===== DOCUMENT SEGMENT =====
Second, the district court found that Act 620 would sorely hamper the ability of Louisiana women to obtain abortions. Recall the district court’s projection that Act 620 would shutter three of the five abortion clinics in the state, leaving one in Shreveport and the other in New Orleans. To make things worse, the court heard testimony from Doe 3—the single abortion doctor that would be left to staff the Shreveport clinic—stating that Doe 3 would have to shut down the Shreveport clinic due to the drastic increase in workload, the demands of Doe 3’s private OB/GYN practice, and fears for Doe 3’s safety. So, were Act 620 allowed to go into effect, Breyer stresses that only one abortion clinic (located in New Orleans) with one, maybe two doctors would be tasked with attending to all 10,000 abortion requests per year. The district court heard testimony from that doctor (Doe 5) stating that the maximum number of abortion patients Doe 5 would be able to see in a year was 3,000 (or 30% of demand). The loss of 83% of the State’s abortion doctors and the closing of all abortion clinics except one in the southeastern corner of the State “would inevitably mean ‘longer waiting times, and increased crowding,'” Breyer points out (quoting Whole Woman’s Health).
===== INFORMATION =====
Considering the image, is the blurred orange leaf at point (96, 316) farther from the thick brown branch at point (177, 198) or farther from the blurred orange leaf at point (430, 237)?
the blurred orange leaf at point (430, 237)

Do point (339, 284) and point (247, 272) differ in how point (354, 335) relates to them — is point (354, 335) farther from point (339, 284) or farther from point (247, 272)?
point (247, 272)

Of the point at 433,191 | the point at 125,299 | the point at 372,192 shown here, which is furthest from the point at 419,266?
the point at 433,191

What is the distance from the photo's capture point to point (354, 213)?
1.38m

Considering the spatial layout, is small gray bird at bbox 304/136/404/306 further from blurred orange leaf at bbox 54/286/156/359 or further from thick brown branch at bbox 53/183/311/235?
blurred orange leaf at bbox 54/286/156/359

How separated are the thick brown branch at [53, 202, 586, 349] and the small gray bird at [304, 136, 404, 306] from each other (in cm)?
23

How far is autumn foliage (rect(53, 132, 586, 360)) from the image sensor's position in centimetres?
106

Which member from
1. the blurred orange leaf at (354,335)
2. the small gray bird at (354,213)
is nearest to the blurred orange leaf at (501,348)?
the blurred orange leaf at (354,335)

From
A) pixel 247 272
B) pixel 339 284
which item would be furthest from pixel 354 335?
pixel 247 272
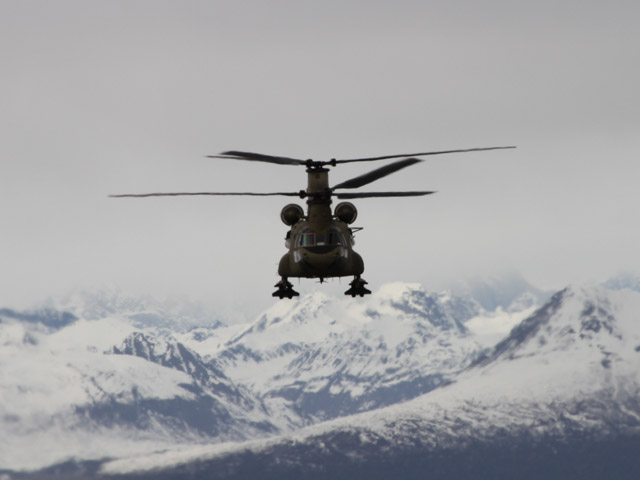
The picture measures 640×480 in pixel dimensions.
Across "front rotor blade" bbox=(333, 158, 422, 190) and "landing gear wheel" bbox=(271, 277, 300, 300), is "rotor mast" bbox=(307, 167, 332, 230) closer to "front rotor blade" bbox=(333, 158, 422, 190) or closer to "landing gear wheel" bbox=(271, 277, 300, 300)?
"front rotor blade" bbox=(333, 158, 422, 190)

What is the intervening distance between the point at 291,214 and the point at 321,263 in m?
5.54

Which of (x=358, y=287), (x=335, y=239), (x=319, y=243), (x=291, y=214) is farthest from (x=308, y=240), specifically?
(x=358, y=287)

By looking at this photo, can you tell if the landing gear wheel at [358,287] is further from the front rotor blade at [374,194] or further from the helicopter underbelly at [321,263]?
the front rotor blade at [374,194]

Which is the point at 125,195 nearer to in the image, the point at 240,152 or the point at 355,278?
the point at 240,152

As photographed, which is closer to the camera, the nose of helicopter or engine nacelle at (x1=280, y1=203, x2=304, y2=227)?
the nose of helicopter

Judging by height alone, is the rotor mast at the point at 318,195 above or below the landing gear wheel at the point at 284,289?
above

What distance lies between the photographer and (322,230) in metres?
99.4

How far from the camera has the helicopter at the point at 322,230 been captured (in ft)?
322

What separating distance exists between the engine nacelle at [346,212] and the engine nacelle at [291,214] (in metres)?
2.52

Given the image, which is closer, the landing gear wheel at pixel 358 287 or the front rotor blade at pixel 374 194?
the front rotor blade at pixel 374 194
=====
Extend the passage on the district court's findings about Act 620 beyond its final sentence. The records are not required for this work.

* ANSWER FOR THE TASK
Having placed Act 620’s burdens in the weigh scales, Breyer turns to its purported benefits. The district court found essentially none. There was “no significant health-related problem that [Act 620] helped to cure,” it asserted. It further added that the admitting-privileges requirement “does not protect women’s health,” provides “no significant health benefits,” and does not improve women’s health “compared to the prior law.”

“Our examination of the record convinces us that these findings are not ‘clearly erroneous,'” Breyer says. First, recall the district court’s finding: The admitting-privileges requirement serves no real health purpose because hospitals can deny abortion doctors such privileges regardless of their competency to perform abortions safely. Moreover, its 30-mile border “further constrains providers for reasons that bear no relationship to their competence,” Breyer adds. Second, expert testimony submitted to the district court stated that “[c]omplications from surgical abortions are relatively rare,” and “[t]hey very rarely require transfer to a hospital or emergency room and are generally not serious.” Breyer points out that Alabama “introduced no evidence ‘showing that patients have better outcomes when their physicians have admitting privileges'” (quoting Whole Woman’s Health).

With several burdens on one side of the scale and virtually no benefits on the other side, Act 620 is doomed. Breyer concludes that it amounts to an “unnecessary health regulation,” that it has the purpose or effect of placing a “substantial obstacle” in the path of Louisiana women who seek abortions, and it therefore “undu[ly] burden[s]” them in violation of Casey and Roe.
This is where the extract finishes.